◆ What you will do: For the material below, reproduce exactly each line from the one that has "Чарли Чаплин и" through the one that has "Otomobil TIR'ın altında kaldı: 2 yaralı", and no others; pictures stay out.
START Data for this task
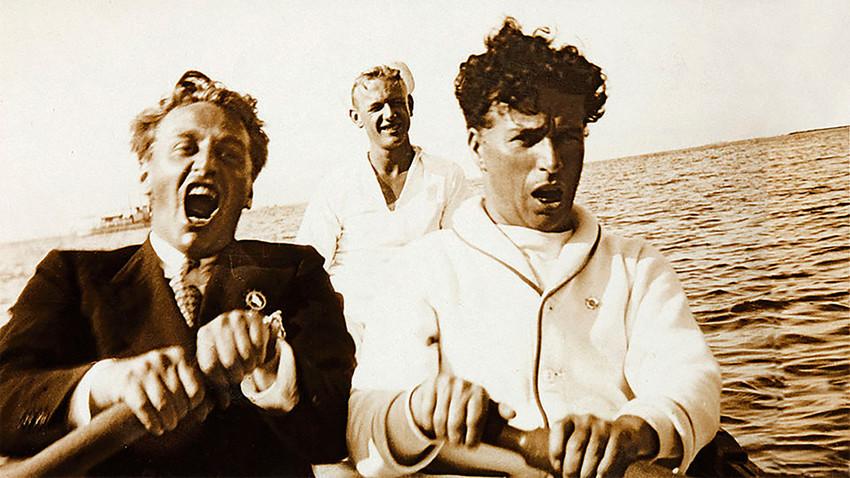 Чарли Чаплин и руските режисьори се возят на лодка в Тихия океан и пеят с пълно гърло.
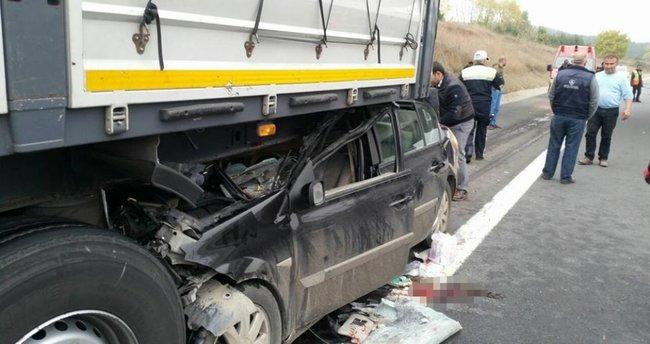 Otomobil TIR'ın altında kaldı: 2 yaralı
END Data for this task
START Data for this task
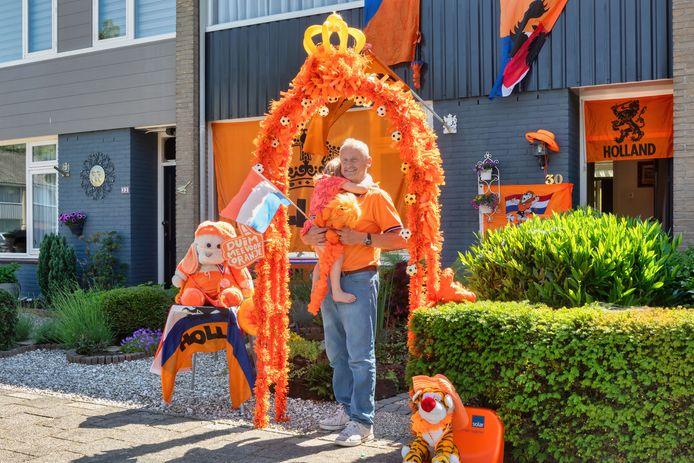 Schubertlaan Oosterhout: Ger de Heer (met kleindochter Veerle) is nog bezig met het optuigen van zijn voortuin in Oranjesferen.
END Data for this task
START Data for this task
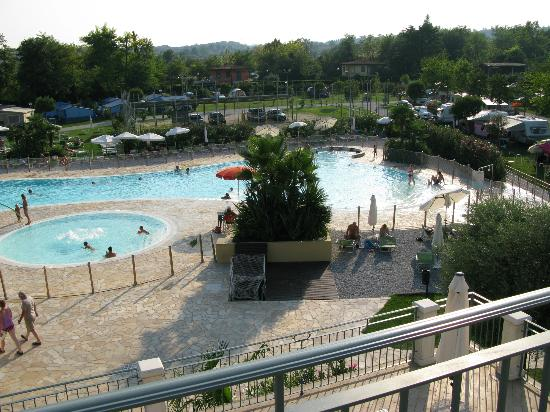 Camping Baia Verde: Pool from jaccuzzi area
END Data for this task
◆ Task output:
 Чарли Чаплин и руските режисьори се возят на лодка в Тихия океан и пеят с пълно гърло.
 Otomobil TIR'ın altında kaldı: 2 yaralı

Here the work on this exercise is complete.